[Blocco di testo]
■ ■ ■

Nomen omen. Gli antichi Latini pensavano che il termine «nomen» derivasse etimologicamente da «omen» (presagio), cioè che il nome delle cose indicasse in sé il destino dell’oggetto o della persona, le sue caratteristiche specifiche.
Per questa ragione siamo andati a cercare l’etimo primo del “vino” proprio per cogliere la radice del significato di questo vocabolo che indica il prodotto italiano più conosciuto ed apprezzato al mondo. Dobbiamo ricordare però che non furono i Latini a denominare così la pregiata bevanda derivata dalla fermentazione dei frutti della vite.

La Magna Grecia
A partire dall’VIII secolo a.C., si spostano dall’Ellade coloni Achei che per mare raggiungono le coste dei Sicani, dei Siculi, degli Apuli, dei Lucani; popoli con i quali gli esuli riescono ad avere una convivenza pacifica e collaborativa tanto da considerare ben presto i luoghi di insediamento importanti come la madrepatria e denominano questa zona Megàle Ellàs o detta alla latina, Magna Graecia.
Gli storici interpretano in due modi questa onomastica: grande Grecia perché terra culturalmente ricca ed economicamente fiorente o perché luogo più ampio e dai declivi collinari e montani verdeggianti e ricchi di risorse idriche, in contrasto con le aride zone scoscese e pietrose della Grecia.

■ ■ ■

[Dati registrati]

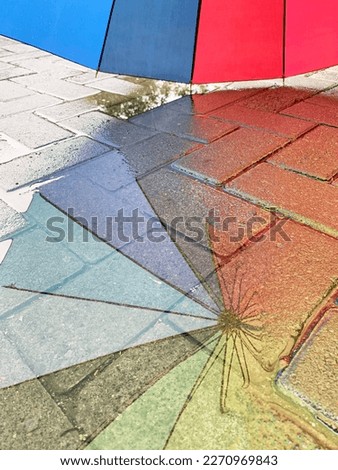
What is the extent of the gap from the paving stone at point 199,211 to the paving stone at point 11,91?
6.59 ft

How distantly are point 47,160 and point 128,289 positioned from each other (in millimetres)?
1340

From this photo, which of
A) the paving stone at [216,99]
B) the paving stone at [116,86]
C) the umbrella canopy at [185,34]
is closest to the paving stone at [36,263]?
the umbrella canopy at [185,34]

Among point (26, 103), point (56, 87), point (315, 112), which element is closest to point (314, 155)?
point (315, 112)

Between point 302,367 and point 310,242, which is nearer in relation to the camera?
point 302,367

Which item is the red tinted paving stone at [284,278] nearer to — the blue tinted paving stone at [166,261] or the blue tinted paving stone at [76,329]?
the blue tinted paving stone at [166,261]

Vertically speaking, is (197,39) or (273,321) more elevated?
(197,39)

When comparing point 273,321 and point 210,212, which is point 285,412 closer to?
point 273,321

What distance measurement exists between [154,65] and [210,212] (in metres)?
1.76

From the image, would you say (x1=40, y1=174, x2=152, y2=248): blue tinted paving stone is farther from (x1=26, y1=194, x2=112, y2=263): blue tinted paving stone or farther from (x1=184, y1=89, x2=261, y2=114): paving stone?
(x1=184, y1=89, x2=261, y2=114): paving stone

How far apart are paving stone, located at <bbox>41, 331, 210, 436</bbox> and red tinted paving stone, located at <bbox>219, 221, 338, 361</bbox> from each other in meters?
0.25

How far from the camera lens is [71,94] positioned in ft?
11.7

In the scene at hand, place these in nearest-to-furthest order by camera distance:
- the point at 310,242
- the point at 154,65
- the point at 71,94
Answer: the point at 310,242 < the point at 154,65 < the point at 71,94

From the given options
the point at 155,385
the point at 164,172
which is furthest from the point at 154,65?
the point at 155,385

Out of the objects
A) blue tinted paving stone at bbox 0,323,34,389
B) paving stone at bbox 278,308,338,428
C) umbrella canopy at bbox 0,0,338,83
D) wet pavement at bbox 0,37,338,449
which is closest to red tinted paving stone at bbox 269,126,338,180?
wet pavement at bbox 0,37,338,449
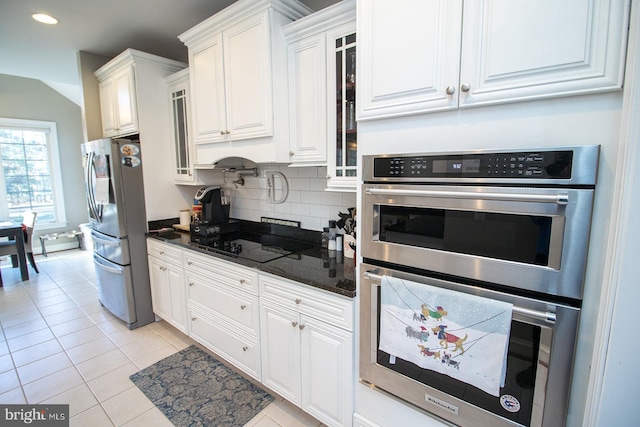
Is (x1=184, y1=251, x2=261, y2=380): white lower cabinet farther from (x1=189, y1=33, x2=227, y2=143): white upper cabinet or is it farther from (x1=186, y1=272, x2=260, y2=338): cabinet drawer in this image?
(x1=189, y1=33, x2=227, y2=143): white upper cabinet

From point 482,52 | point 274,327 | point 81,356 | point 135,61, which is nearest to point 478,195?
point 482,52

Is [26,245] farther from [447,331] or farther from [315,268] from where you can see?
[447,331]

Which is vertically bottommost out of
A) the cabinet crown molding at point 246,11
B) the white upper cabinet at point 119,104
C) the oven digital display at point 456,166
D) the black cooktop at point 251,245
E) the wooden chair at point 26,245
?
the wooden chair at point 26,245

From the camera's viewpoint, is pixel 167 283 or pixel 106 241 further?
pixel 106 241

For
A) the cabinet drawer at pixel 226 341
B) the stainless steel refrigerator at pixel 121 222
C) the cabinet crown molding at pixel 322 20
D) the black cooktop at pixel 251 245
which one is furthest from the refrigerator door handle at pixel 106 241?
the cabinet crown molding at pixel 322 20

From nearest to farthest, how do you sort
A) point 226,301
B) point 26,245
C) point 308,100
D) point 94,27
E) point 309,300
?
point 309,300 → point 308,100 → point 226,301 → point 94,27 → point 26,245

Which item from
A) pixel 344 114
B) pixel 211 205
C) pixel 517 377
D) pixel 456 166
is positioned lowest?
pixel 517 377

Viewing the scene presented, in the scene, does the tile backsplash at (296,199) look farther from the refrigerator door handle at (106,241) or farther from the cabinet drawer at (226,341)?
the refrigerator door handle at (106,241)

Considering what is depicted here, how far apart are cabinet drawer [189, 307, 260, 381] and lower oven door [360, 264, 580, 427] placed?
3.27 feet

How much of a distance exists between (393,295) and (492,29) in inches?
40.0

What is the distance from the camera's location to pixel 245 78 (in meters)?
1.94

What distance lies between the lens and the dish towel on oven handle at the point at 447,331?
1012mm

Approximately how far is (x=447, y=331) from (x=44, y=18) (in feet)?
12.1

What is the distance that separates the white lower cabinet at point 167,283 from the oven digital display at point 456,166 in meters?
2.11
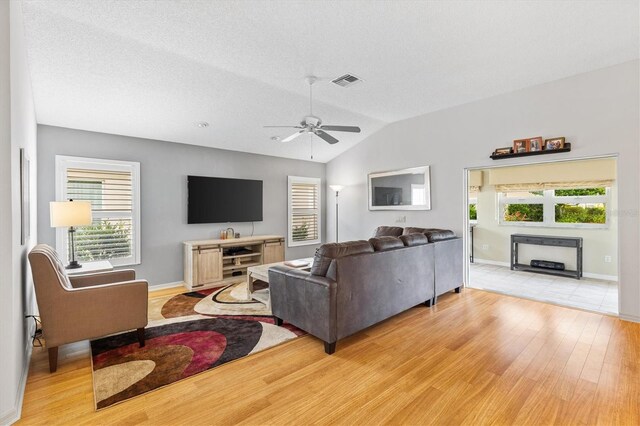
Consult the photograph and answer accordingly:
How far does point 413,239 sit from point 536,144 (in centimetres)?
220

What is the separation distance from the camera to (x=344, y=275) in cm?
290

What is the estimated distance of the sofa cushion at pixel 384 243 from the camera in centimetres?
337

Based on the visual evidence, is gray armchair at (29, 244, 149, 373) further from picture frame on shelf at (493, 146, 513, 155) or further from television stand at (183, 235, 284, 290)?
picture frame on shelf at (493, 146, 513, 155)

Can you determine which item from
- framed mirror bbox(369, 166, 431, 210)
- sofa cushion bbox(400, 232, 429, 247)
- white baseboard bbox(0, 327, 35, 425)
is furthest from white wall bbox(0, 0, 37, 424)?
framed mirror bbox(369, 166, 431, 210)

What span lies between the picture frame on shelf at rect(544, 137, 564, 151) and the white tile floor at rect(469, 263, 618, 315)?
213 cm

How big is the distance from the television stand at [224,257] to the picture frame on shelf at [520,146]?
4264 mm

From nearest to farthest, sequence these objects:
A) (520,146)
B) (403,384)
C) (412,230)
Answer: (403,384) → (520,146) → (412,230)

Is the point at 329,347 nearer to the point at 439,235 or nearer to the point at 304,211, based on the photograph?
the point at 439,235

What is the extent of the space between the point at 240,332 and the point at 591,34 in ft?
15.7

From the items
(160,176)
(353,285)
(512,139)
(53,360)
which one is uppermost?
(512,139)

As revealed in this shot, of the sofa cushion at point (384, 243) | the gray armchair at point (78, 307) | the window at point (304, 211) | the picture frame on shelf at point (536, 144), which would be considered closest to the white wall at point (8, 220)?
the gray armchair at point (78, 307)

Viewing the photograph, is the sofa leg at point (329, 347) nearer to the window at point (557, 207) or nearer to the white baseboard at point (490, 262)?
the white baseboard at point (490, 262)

■ ■ ■

[Esercizio scritto] Ricopia senza cambiare nulla il brano del testo sull'origine del nome del vino che parte da "Gli storici interpretano" e arriva fino a "pietrose della Grecia.", incluse queste ultime parole.

[Risultato esercizio]
Gli storici interpretano in due modi questa onomastica: grande Grecia perché terra culturalmente ricca ed economicamente fiorente o perché luogo più ampio e dai declivi collinari e montani verdeggianti e ricchi di risorse idriche, in contrasto con le aride zone scoscese e pietrose della Grecia.